Links from optimal transport to geometric analysis, including to the theory of Ricci curvature and Ricci flow, have begun to emerge because of recent works of Lott, Villani, Sturm, Topping and McCann. The possibility to define useful analogs of such concepts in a metric measure space setting has been a tantalizing goal, only partly realized so far. Still this progress, together with the original contribution due to Otto on the formal Riemannian structure of the Wasserstein space and its application on PDE, is having a strong impact on the research community. Optimal transportation has also provided a new and simpler way to establish sharp geometric inequalities like the isoperimetric theorem, optimal Sobolev inequalities and optimal Gagliardo-Nirenberg inequalities. The proposed workshop will facilitate the interplay between the theory of optimal transport, geometric analysis and nonlinear partial differential equations.

On the other hand, among the numerous applications of optimal transport, we concentrate on economics, meteorology, and design problems:
1. Mass transportation duality is useful in formulating the problem of existence, uniqueness and purity for equilibrium in hedonic models. Recent works of Ekeland, Chiappori, McCann and Nesheim have shown that optimal transportation techniques are powerful tools for the analysis of matching problems and hedonic equilibria. Work of Rochet and Carlier also exposed applications to the principal agent problem - a central paradigm in microeconomic theory, which models the optimal decision problem facing a monopolist whose must act based on statistical information about her clients.
Although existence has generally been established in such models, characterization of the solutions, including uniqueness, smoothness, and comparative statics remain pressing open questions. Transportation theory has a wide range of further potential applications in econometrics, urban economics, adverse selection problems and nonlinear pricing. These deserve to be highlighted for the upcoming generation of mathematical researchers by experts in these fields.

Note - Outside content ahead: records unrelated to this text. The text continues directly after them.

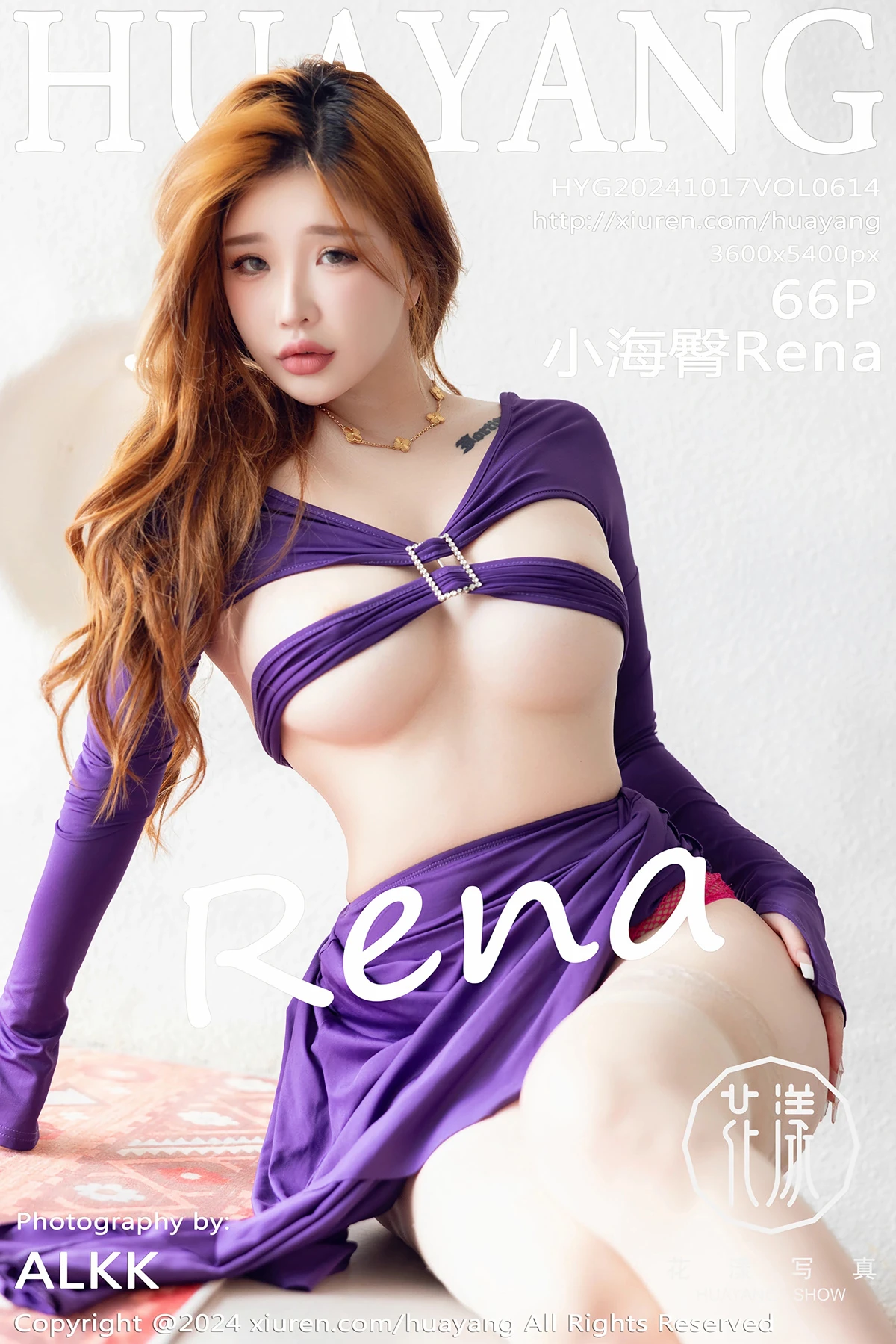 [花漾] 2024.10.17 VOL.614 小海臀Rena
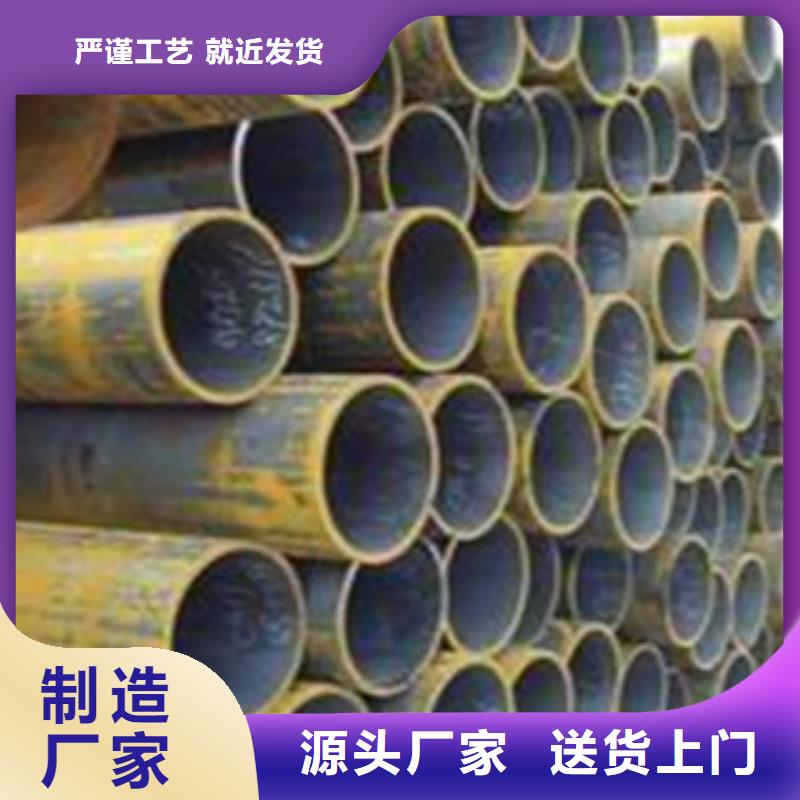 防腐钢管视频-防腐钢管_贵州省毕节市市场覆盖七星关|大方|铜仁|遵义|安顺|贵阳等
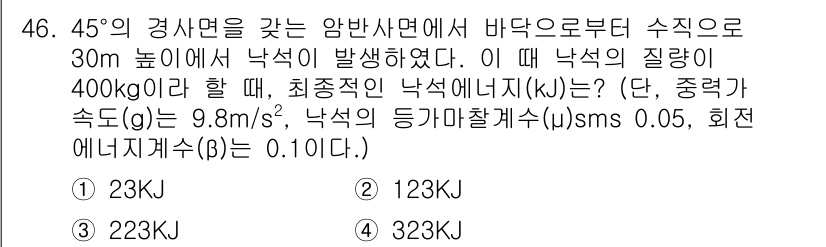 화약류관리기사 2019년 46번 - 주어진 문제는 경사면에서의 에너지 변환과 관련이 있습니다. 질량이 400... 에 관한 핵심 기출문제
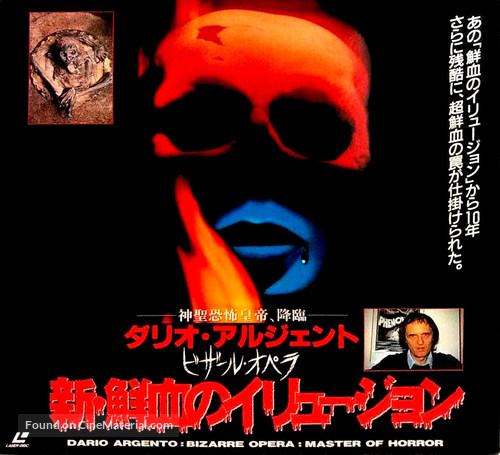 Il mondo dell&#039;orrore di Dario Argento - Japanese Movie Cover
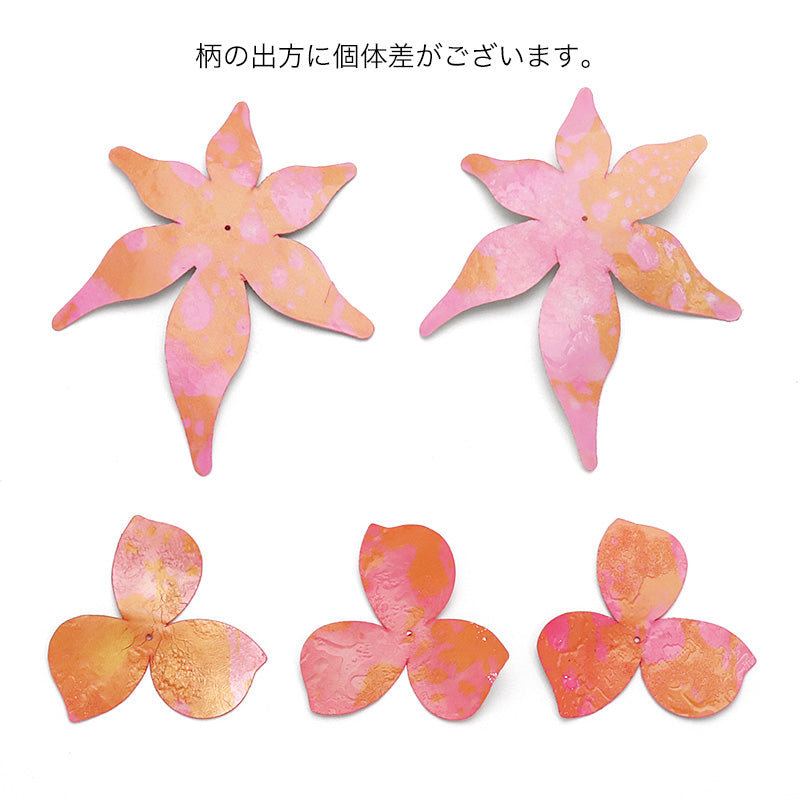 シークインパーツ 6弁花　ピンク/G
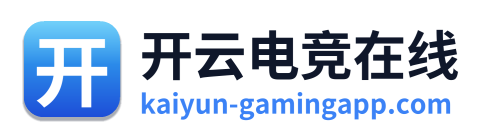 开云电竞在线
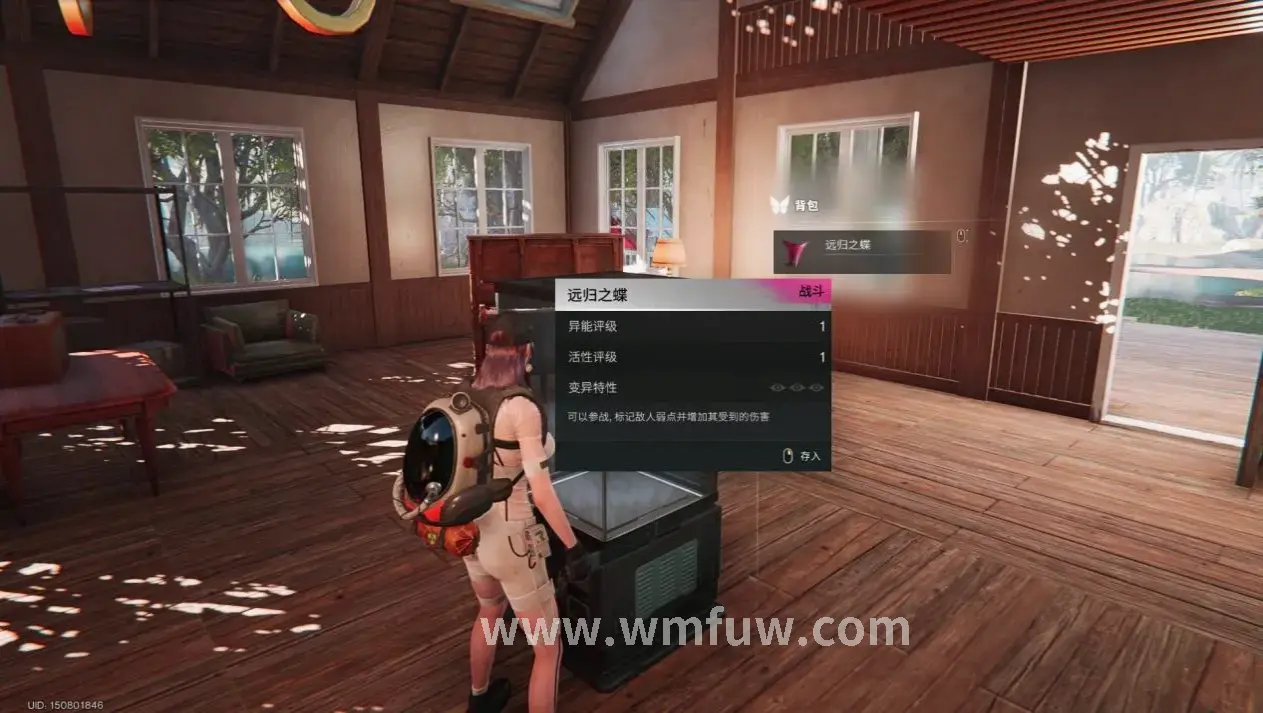 完美国际私服入口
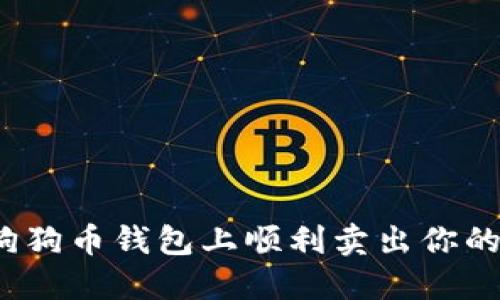 如何在狗狗币钱包上顺利卖出你的狗狗币？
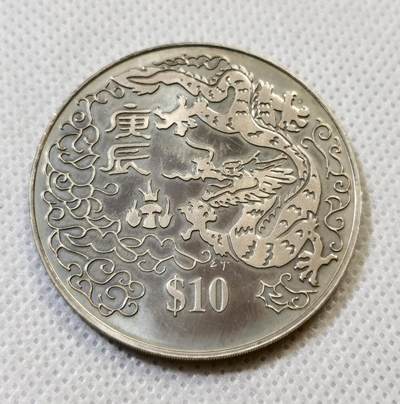 甄臻铺-世界币章拍卖（第44期）精品场拍品征集中，送拍享返佣金等优惠多多 新加坡2000年龙年龙生肖10元纪念币，细节见图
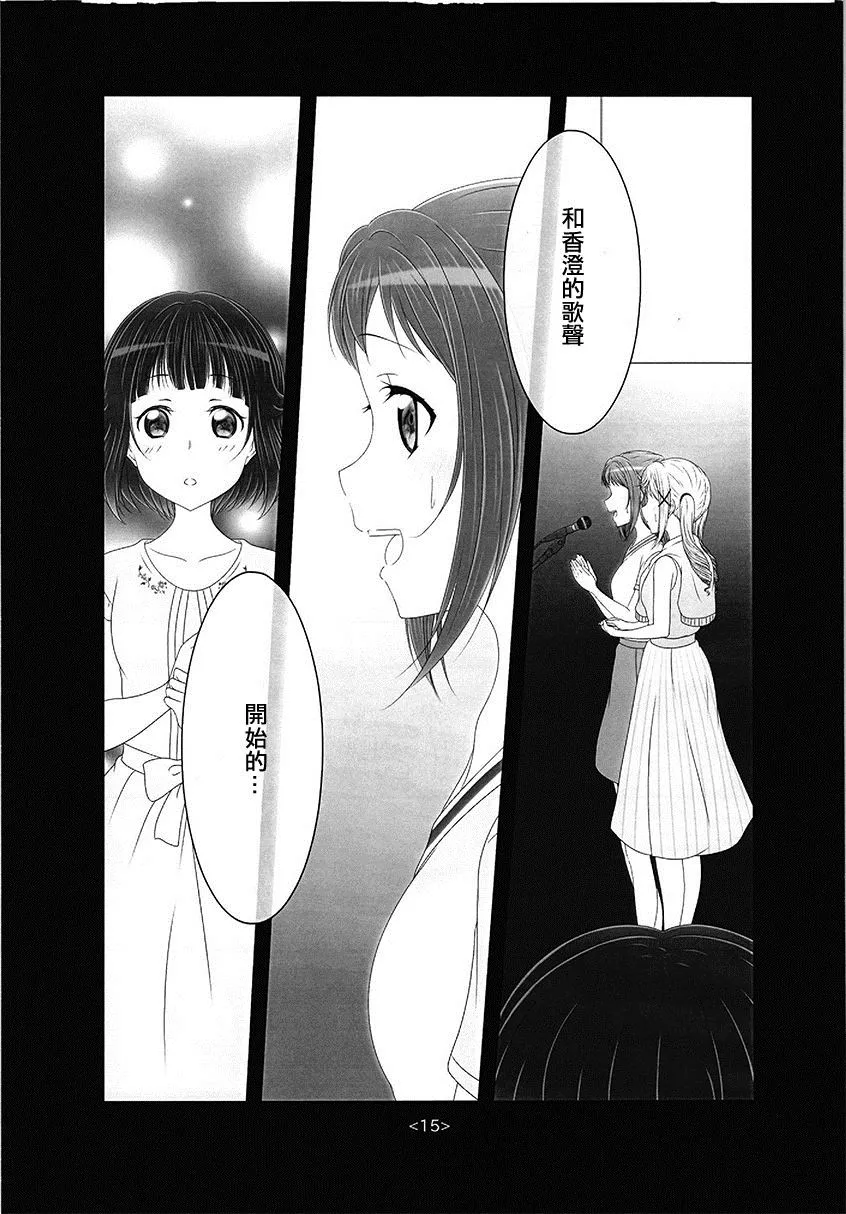 第1话 第15页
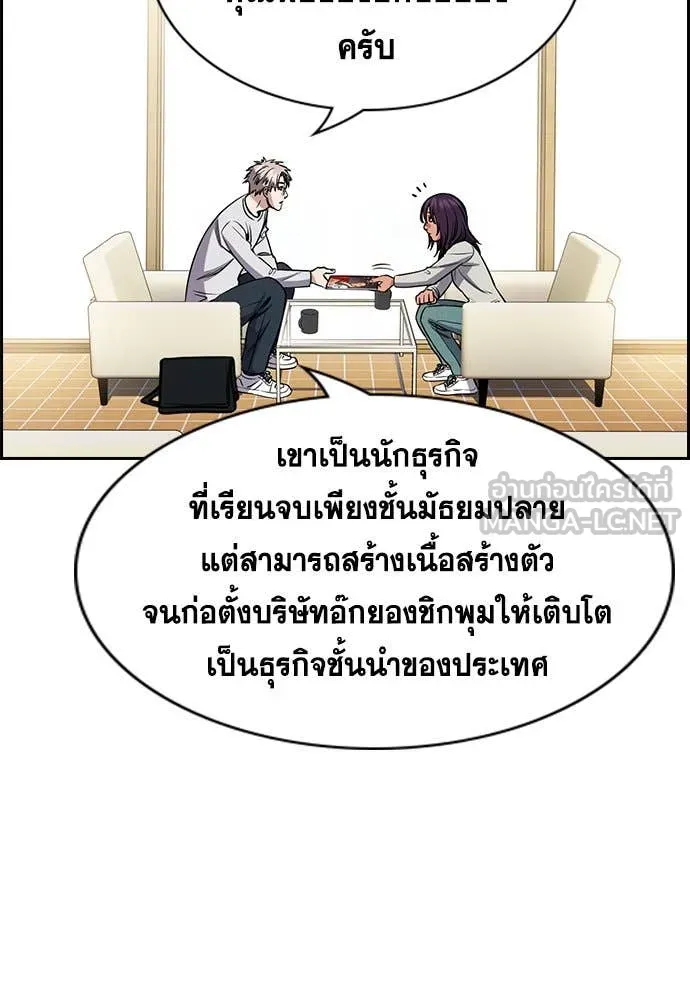 การศึกษาที่แท้จริง ตอนที่ 201 รูปที่ 18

2. Geophysical dynamics seeks to understand the evolution of the atmosphere and oceans, which is fundamental to weather and climate prediction. It has been shown that mass transportation theory can be applied to fluid dynamical problems, for instance those governing the large-scale behaviour of the atmosphere and oceans (Cullen [2006]). Here discontinuous solutions find important applications as models for atmospheric fronts, where the point is to analyze the geometry and dynamics of the discontinuity. The theory can also be given a geometrical interpretation, which has led to important extensions in its applicability, and can be used to investigate the qualitative impact of geographical formations, such as mountain ranges. A related open problem to which mass transportation is relevant is the incorporation moisture and thermodynamics into the dry dynamics, to model, e.g., rainstorms.

3. Finally, transportation has a number of promising applications in
engineering design - ranging from the construction of reflector antennas or shapes which minimize wind resistance, to problems in computer vision. Oliker and X-J Wang have pioneered the use of transportation theory in reflector design, while Plakhov has been exploring novel applications in aerodynamics.
Image registration offers medical applications, in which the goal is establish a common geometric reference frame between two or more diagnostic images captured at different times. Based on the mass transportation theory, Tannenbaum and his group developed powerful algorithms for computing elastic registration and warping maps.

The proposal is timely, both because of interest surrounding the enormous applications of optimal transportation methods, and because of new geometric concepts issued from mass transportation theory. The aim for such meeting between the different subgroups in mass transportation theory is to increase their awareness of each other's work, and also to identify the most important unexplored problems and pave the way for collaborations.